*EXERCISE BRIEF*
In the material below, the lines to reproduce exactly are the one containing "OWN YOUR DAY" and all lines after it through the last.

*RECORDS PROVIDED*

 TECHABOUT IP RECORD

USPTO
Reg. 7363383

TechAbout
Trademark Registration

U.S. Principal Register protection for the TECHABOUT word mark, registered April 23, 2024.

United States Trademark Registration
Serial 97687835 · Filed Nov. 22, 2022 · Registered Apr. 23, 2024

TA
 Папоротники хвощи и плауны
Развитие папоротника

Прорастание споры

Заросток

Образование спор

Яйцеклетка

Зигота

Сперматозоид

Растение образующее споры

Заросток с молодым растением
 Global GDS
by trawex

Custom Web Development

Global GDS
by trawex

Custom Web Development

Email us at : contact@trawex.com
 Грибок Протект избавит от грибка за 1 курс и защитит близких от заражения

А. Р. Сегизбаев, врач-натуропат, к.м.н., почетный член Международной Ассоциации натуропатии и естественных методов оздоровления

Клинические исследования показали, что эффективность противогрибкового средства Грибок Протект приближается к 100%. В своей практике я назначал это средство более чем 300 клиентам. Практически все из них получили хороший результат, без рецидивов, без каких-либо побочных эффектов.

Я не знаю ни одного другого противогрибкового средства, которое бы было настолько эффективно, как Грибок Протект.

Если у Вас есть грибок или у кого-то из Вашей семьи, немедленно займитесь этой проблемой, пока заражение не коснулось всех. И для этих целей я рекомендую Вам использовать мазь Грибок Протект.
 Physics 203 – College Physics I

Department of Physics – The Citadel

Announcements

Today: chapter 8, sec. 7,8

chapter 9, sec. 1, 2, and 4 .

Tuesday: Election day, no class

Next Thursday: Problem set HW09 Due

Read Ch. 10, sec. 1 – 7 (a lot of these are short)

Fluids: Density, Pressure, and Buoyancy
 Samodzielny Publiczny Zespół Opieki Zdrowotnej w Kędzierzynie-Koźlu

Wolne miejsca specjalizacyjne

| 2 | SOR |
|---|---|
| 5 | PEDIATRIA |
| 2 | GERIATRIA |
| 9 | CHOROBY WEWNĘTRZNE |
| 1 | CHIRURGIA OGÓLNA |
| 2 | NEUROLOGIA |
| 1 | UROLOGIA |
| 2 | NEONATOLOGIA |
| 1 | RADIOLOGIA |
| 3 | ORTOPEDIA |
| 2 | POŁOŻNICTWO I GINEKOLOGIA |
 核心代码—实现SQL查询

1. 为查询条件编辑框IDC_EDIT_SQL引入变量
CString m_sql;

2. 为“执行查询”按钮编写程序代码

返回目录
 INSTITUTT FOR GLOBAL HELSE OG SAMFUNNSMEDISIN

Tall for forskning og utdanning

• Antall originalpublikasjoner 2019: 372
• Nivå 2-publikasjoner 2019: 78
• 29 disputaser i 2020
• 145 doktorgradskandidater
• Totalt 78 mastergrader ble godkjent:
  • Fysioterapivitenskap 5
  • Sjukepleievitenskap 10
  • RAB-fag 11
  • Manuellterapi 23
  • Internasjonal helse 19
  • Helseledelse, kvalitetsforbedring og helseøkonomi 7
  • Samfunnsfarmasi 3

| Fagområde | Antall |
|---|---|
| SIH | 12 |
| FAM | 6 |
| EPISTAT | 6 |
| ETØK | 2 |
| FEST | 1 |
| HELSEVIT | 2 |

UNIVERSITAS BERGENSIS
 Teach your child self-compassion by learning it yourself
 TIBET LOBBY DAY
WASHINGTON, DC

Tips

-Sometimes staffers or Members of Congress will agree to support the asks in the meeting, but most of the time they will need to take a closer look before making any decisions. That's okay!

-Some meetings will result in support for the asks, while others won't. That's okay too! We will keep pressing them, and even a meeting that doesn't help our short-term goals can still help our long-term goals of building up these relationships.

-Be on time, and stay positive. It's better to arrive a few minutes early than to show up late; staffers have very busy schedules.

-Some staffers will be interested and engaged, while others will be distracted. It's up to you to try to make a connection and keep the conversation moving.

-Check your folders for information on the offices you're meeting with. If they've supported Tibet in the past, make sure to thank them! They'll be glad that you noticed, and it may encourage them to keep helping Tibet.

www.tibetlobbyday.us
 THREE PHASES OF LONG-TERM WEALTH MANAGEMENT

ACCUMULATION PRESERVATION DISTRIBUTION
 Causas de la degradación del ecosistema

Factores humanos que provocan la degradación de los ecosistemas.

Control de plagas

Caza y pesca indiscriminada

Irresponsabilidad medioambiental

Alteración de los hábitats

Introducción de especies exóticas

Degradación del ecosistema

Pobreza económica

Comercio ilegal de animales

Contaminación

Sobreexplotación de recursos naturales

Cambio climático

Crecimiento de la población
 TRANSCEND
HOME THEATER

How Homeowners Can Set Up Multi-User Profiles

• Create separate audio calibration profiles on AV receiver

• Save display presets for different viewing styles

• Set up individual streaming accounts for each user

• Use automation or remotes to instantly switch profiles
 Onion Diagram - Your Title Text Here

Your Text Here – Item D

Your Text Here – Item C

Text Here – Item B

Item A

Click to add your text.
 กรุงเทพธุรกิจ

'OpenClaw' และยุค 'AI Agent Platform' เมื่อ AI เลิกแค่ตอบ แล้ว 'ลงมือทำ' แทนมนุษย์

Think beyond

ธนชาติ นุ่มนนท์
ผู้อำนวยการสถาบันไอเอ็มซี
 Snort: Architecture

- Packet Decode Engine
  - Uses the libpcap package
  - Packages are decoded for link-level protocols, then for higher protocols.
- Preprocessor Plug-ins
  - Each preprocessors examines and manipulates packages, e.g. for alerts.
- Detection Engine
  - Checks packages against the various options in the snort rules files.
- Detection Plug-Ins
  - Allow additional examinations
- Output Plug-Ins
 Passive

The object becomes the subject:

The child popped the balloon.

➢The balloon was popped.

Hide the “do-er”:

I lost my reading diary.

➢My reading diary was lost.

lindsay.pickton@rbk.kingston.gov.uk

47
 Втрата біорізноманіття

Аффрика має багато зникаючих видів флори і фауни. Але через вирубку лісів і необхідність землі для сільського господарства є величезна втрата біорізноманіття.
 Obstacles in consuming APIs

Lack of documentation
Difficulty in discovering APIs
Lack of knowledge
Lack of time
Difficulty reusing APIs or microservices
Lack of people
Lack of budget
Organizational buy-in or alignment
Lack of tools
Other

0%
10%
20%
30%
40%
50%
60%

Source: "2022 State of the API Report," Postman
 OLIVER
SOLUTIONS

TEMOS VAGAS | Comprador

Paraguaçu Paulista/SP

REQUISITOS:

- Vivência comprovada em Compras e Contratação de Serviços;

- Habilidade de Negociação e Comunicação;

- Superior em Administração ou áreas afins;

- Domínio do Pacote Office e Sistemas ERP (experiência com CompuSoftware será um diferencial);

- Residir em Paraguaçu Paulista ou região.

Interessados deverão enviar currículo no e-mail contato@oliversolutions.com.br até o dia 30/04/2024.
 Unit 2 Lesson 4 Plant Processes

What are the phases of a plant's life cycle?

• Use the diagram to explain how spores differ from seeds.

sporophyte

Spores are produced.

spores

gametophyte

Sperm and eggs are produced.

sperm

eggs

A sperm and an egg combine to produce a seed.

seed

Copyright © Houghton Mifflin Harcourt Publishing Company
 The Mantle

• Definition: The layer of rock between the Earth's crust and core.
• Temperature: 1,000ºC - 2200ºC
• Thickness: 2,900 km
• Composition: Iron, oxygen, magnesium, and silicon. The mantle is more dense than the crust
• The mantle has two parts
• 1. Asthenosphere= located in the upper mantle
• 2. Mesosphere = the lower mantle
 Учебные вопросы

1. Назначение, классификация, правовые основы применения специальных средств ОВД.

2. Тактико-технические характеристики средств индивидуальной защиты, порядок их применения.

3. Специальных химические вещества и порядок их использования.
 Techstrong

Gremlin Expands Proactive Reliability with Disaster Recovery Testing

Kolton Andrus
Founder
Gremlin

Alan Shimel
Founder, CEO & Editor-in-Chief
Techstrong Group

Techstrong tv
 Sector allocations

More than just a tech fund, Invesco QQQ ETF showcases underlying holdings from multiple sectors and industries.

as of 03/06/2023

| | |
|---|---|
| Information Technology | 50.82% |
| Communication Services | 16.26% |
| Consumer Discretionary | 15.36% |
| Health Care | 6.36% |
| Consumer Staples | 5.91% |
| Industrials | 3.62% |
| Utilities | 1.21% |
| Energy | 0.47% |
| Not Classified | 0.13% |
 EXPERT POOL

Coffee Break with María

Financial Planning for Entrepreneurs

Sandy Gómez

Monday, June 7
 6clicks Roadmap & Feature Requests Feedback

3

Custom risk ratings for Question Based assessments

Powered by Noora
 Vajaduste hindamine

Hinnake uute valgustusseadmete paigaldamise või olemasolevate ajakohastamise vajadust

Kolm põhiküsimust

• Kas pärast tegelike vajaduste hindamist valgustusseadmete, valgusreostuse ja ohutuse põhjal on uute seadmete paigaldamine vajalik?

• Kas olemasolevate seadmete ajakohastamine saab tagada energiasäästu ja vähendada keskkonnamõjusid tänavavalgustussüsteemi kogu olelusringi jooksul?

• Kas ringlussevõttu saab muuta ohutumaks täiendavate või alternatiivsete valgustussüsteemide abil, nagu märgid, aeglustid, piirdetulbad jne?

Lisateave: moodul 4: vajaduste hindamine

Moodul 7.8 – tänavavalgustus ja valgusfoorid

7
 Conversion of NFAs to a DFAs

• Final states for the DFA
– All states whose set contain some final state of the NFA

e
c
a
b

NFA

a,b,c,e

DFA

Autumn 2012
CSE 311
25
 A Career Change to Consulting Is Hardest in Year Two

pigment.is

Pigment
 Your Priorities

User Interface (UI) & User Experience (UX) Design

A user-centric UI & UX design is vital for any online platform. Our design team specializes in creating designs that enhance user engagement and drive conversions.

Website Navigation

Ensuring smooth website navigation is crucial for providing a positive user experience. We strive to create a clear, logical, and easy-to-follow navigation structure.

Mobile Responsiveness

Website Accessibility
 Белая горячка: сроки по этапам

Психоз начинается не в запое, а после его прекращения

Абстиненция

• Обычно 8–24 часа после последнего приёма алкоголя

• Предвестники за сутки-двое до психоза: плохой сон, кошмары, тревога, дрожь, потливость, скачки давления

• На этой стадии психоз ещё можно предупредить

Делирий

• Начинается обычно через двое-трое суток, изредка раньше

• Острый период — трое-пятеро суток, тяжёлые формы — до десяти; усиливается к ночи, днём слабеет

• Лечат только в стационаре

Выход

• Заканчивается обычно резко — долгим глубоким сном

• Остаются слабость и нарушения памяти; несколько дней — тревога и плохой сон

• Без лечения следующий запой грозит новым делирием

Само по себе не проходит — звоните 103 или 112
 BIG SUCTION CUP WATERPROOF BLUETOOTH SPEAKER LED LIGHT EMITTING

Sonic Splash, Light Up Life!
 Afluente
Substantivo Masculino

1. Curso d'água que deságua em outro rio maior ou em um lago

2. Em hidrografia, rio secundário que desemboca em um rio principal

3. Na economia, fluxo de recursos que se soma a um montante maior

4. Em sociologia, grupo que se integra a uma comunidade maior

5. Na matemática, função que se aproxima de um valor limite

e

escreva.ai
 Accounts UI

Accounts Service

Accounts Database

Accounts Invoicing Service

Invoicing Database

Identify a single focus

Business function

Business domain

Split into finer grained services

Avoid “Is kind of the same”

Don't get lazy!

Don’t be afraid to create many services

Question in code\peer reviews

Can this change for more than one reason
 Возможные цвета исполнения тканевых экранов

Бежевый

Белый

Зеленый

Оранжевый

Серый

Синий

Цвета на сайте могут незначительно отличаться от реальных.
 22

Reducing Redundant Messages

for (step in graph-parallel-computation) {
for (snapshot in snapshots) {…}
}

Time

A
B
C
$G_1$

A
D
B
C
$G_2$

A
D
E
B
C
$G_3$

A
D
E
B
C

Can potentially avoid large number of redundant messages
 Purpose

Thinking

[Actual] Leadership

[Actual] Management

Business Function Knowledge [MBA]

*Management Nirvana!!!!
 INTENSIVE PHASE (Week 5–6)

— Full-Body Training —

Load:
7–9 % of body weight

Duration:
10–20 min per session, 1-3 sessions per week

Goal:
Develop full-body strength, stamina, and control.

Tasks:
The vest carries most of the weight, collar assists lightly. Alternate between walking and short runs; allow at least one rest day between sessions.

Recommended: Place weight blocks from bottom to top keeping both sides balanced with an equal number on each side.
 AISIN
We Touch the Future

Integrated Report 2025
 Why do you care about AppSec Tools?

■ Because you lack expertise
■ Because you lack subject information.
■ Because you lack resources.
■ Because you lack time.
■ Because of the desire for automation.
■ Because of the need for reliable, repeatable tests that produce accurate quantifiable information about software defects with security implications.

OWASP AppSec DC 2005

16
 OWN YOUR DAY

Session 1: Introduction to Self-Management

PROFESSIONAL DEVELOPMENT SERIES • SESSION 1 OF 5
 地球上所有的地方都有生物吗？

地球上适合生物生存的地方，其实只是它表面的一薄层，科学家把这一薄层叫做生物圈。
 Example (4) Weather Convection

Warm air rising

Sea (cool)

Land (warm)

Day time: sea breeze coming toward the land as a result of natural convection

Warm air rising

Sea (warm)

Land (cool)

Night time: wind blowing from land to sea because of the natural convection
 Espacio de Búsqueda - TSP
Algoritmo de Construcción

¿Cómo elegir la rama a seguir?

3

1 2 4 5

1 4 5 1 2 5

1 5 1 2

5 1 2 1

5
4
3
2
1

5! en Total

*RESPONSE TO THIS TASK*
 OWN YOUR DAY

Session 1: Introduction to Self-Management

PROFESSIONAL DEVELOPMENT SERIES • SESSION 1 OF 5
 地球上所有的地方都有生物吗？

地球上适合生物生存的地方，其实只是它表面的一薄层，科学家把这一薄层叫做生物圈。
 Example (4) Weather Convection

Warm air rising

Sea (cool)

Land (warm)

Day time: sea breeze coming toward the land as a result of natural convection

Warm air rising

Sea (warm)

Land (cool)

Night time: wind blowing from land to sea because of the natural convection
 Espacio de Búsqueda - TSP
Algoritmo de Construcción

¿Cómo elegir la rama a seguir?

3

1 2 4 5

1 4 5 1 2 5

1 5 1 2

5 1 2 1

5
4
3
2
1

5! en Total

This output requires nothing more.